Benim mantığıma göre yer alması gereken pek çok ürünü de eklemeyi unutmuş
olabilirim. Ancak, bu tabloları zenginleştirmek açısından herhangi bir çabayı
da kendimce gerekli görmüyorum. Bugün için doğru / eksiksiz olsa bile,
gelecekte yanlış / eksik olacağı kesin bir tablo için fazla zaman harcamaya
gerek yok. Bu yazının, varmak istediği amaç, çok daha başka; tablolar ise
sadece birer araç. Okunmaları ve incelenmeleri, bu yazının amacına ulaşması
için gerekli; sonrasında, dileyen istediği amaçla yararlanabilir /
geliştirebilir / unutabilir.
Teknolojik Girdap
Teknolojik gelişim, basit ürünlerle başlamıştır. Her ürünün bir
ustası, her ustanın en az bir çırağı olmuş ve yapım teknikleri ile işlevsel /
estetik özellikler, nesilden nesile giderek güzelleşen / özgünleşen bir süreç
içinde gelişmişlerdir. Her devir, kendi basit ürünlerini de yaratmış ve
yaratmaktadır / bu böylece de sürüp gidecektir. Kazma / keser / mala / gönye
gibi aletler, başlangıçtan beri vardılar, yarın da var olacaklar /
üretileceklerdir fakat bir ütü masasının geçmişi, ütünün icadından sonra başlamıştır;
iş üreten bir endüstriyel ürün, kendi basit gerecinin de üretilmesinin sebebi
olmuştur.
Basit / iş üretmeyen ürünlerin endüstriyel olarak / seri halde
üretilmeleri; teknolojinin, hiçbir estetik kaygı taşımaksızın, çoğu zaman
bilimin de önünde giderek yaptığı, profesyonel amaçlı buluşlardan sonrasına
rastlar. Teknoloji, enerjiyi dönüştürmeyi becerdikten sonra, bir yandan kendi
kendisini tek tek kopyalarken (CNC makinalarda olduğu gibi) bir yandan da basit
ürünlerin endüstriyel üretimlerine başlamıştır. Teknolojinin, kendi kendisini
de endüstriyel olarak kopyalamaya / üretmeye / geliştirmeye başlaması ile
ortaya çıkan kapasite, çılgın bir tempo ile basit ve ev-büro tipi endüstriyel
ürünlerin tasarlanması ve üretilmesi sürecini başlatmış ve bu süreç, yukarıda
ütü masası örneğinde olduğu gibi, kendi basit ürününü / gerecini yaratmıştır.
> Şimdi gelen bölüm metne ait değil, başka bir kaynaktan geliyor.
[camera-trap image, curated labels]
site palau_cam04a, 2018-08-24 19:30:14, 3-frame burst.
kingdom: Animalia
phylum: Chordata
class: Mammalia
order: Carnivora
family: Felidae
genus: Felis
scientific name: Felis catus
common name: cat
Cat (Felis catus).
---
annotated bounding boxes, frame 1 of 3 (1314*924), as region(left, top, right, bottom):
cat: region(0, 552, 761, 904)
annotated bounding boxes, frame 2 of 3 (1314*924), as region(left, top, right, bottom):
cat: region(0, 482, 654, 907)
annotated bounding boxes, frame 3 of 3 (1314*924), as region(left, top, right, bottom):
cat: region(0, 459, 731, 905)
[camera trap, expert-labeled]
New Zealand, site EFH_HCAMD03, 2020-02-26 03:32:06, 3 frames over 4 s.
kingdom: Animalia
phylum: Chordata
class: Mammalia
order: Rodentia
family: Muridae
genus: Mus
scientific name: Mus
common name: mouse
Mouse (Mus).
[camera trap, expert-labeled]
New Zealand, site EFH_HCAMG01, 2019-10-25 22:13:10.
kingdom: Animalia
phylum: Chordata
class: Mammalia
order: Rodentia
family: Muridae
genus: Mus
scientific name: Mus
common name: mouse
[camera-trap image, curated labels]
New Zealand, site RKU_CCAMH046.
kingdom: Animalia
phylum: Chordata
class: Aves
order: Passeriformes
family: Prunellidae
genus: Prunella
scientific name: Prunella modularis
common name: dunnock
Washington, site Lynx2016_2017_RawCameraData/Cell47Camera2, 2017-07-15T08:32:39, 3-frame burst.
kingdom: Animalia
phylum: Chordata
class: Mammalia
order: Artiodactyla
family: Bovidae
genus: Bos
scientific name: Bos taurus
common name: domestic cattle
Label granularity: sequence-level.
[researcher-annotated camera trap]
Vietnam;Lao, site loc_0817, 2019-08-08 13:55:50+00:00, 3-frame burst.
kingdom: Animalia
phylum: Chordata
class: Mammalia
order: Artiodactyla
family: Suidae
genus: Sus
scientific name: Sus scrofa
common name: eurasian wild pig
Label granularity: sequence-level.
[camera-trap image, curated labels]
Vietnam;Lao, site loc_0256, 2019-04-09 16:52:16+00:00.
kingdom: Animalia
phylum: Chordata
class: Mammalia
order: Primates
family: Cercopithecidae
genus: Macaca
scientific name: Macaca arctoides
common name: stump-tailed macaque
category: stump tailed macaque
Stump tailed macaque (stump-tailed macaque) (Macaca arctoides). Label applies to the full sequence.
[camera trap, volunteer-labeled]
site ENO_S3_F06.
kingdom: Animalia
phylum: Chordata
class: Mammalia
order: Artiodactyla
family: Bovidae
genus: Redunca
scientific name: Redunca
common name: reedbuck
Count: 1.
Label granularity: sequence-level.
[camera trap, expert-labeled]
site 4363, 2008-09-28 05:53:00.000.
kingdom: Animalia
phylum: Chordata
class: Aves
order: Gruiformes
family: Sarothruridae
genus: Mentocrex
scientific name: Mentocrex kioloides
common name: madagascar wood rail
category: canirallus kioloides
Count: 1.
Bugün, gelişmiş olan ülkelerde endüstri, fasit / kısır bir çember çizmektedir:
Basitten gelmiştir fakat artık kendi basitini yaratmaktadır.
Teknolojinin bu hareketi, yükselen bir grafik eğrisi, bir trend
değildir; bu hareket, derinliğini, çapını ve hızını giderek arttıran bir
girdap, bir fasit / kısır çemberdir. Enerjisini, teknolojisinin sürekli olarak
kendisini kopyalamasından / üretmesinden / geliştirmesinden / yenilemesinden
alıyor; her nesil bir öncekinden daha iyi oluyor.
Az gelişmiş ekonomiler ise teknoloji üretemiyorlar. Satın
aldıkları teknoloji, kendisini aynen kopyalıyor fakat dışlarında / ötekilerde,
sürekli olarak üreyen / gelişen / yenilenen bir teknoloji var; üstelik daha
hızlı, daha ucuz, daha verimli... Geri kalmış bir ülke için yapılacak tek şey
var, o dışarıda yenisi üreyen eski teknolojiden bir tane daha satın almak veya
fason üretim yapmak!.. Aksi halde bu dönüşe ayak uyduramayacaklar. Eskiyen her
teknolojiyi satın alıp kullanmakla, geri kalmış ülkeler, bu girdabın da gıdası
oluyorlar. Sanayi devrimini yapmış ülkeler, kendi aralarında bilgi / teknoloji
transferi / değiş tokuş yapıyor veya ortaklaşa kullanıyorlar. Hemen hemen
hiçbir bilgi / teknoloji, sanayileşmiş ülkelerden her hangi birinin tekelinde
değil; fakat hepsinin ortaklaşa tekelinde !...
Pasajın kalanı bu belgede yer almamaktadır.